> [GOAL OF THE EXERCISE]: Retype verbatim the items from the line containing "As apparent in" through the end of the items, both ends included. Leave the pictures out of your copy.

Items on scenes in images
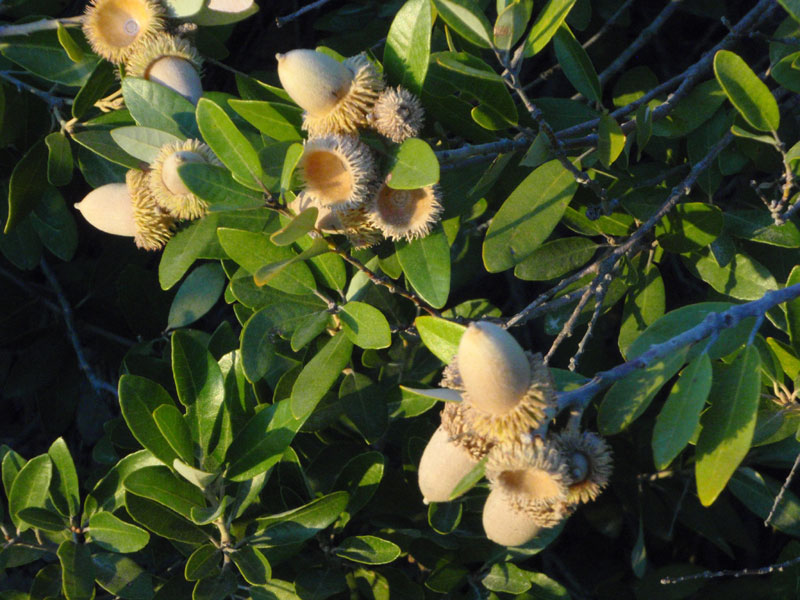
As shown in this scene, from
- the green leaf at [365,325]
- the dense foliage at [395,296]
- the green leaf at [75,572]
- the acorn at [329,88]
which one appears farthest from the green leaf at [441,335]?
the green leaf at [75,572]

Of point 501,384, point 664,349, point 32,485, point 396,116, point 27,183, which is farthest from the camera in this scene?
point 27,183

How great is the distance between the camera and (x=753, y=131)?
61.9 inches

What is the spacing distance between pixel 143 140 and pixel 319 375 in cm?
53

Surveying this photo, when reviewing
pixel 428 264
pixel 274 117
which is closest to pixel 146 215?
pixel 274 117

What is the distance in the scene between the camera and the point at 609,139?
1.31 meters

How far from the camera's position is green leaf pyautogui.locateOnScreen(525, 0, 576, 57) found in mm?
1344

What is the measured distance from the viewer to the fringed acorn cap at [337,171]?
1.19m

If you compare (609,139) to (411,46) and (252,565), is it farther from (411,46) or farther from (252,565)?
(252,565)

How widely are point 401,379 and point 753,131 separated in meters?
0.91

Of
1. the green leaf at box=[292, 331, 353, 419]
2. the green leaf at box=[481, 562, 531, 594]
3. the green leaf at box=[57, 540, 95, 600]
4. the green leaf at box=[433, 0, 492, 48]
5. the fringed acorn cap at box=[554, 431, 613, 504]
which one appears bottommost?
the green leaf at box=[481, 562, 531, 594]

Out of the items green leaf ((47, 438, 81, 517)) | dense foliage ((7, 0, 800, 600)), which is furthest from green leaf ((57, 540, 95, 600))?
green leaf ((47, 438, 81, 517))

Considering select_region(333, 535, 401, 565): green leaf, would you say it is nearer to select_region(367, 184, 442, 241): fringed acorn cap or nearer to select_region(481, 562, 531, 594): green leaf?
select_region(481, 562, 531, 594): green leaf

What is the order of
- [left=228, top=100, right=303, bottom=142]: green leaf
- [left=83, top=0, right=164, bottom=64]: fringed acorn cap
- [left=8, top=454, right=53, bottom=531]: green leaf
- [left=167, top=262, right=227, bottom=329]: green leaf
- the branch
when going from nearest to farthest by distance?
the branch < [left=228, top=100, right=303, bottom=142]: green leaf < [left=83, top=0, right=164, bottom=64]: fringed acorn cap < [left=8, top=454, right=53, bottom=531]: green leaf < [left=167, top=262, right=227, bottom=329]: green leaf

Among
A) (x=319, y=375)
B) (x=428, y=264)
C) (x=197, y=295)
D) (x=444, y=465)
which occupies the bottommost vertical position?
(x=197, y=295)
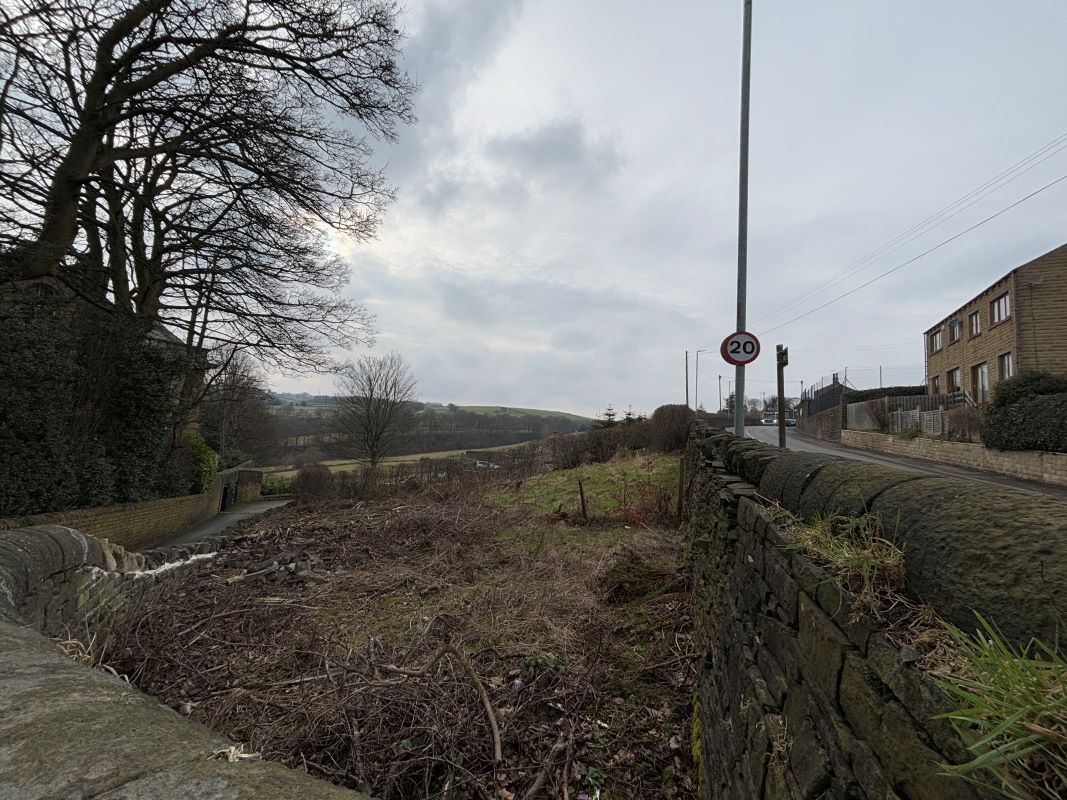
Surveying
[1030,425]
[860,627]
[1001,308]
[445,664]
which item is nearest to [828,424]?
[1001,308]

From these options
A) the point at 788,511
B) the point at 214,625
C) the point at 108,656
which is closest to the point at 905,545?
the point at 788,511

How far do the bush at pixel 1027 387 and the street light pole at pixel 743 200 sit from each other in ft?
30.4

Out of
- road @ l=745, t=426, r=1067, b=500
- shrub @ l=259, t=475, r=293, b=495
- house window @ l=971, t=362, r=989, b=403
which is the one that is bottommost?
shrub @ l=259, t=475, r=293, b=495

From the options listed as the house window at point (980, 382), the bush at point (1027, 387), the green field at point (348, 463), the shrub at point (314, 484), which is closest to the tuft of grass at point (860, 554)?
the bush at point (1027, 387)

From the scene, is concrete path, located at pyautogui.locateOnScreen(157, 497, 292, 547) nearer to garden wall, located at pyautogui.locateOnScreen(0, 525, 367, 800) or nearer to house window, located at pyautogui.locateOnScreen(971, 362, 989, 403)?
garden wall, located at pyautogui.locateOnScreen(0, 525, 367, 800)

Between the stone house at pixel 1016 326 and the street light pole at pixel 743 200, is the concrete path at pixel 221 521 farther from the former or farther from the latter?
the stone house at pixel 1016 326

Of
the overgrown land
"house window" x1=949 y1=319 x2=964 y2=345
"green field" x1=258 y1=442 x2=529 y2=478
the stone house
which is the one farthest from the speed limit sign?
"house window" x1=949 y1=319 x2=964 y2=345

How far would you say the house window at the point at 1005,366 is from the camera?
18.1 metres

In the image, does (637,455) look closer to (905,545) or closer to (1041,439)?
(1041,439)

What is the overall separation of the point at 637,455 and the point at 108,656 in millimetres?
15125

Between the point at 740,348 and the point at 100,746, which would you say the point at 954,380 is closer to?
the point at 740,348

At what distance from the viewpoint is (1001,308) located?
19.3 meters

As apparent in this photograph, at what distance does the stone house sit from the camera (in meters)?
17.0

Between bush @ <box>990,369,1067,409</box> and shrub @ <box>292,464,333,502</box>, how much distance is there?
20966 mm
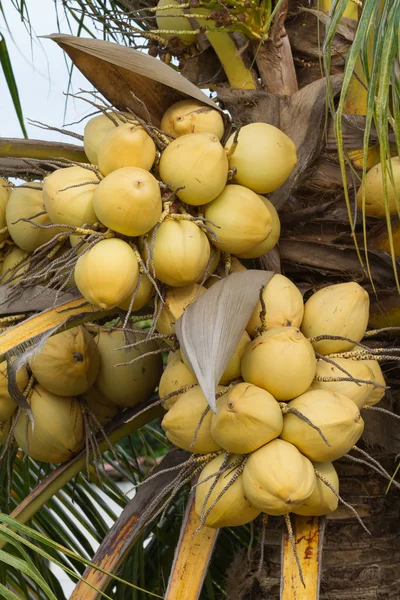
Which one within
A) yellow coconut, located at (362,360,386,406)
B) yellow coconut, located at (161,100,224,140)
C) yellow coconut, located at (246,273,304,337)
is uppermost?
yellow coconut, located at (161,100,224,140)

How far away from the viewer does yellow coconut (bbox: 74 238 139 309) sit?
1019mm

> [EXERCISE RESULT]:
As apparent in this photograph, at what distance does the stone house sit from the camera (in meters)?
17.0

Between bush @ <box>990,369,1067,409</box> and shrub @ <box>292,464,333,502</box>, how much distance is there?
20966 mm
Which one within
A) yellow coconut, located at (362,360,386,406)
B) yellow coconut, located at (161,100,224,140)
C) yellow coconut, located at (246,273,304,337)
is uppermost?
yellow coconut, located at (161,100,224,140)

How far away from the viewer does yellow coconut (bbox: 74 238 139 309) sit?
1019mm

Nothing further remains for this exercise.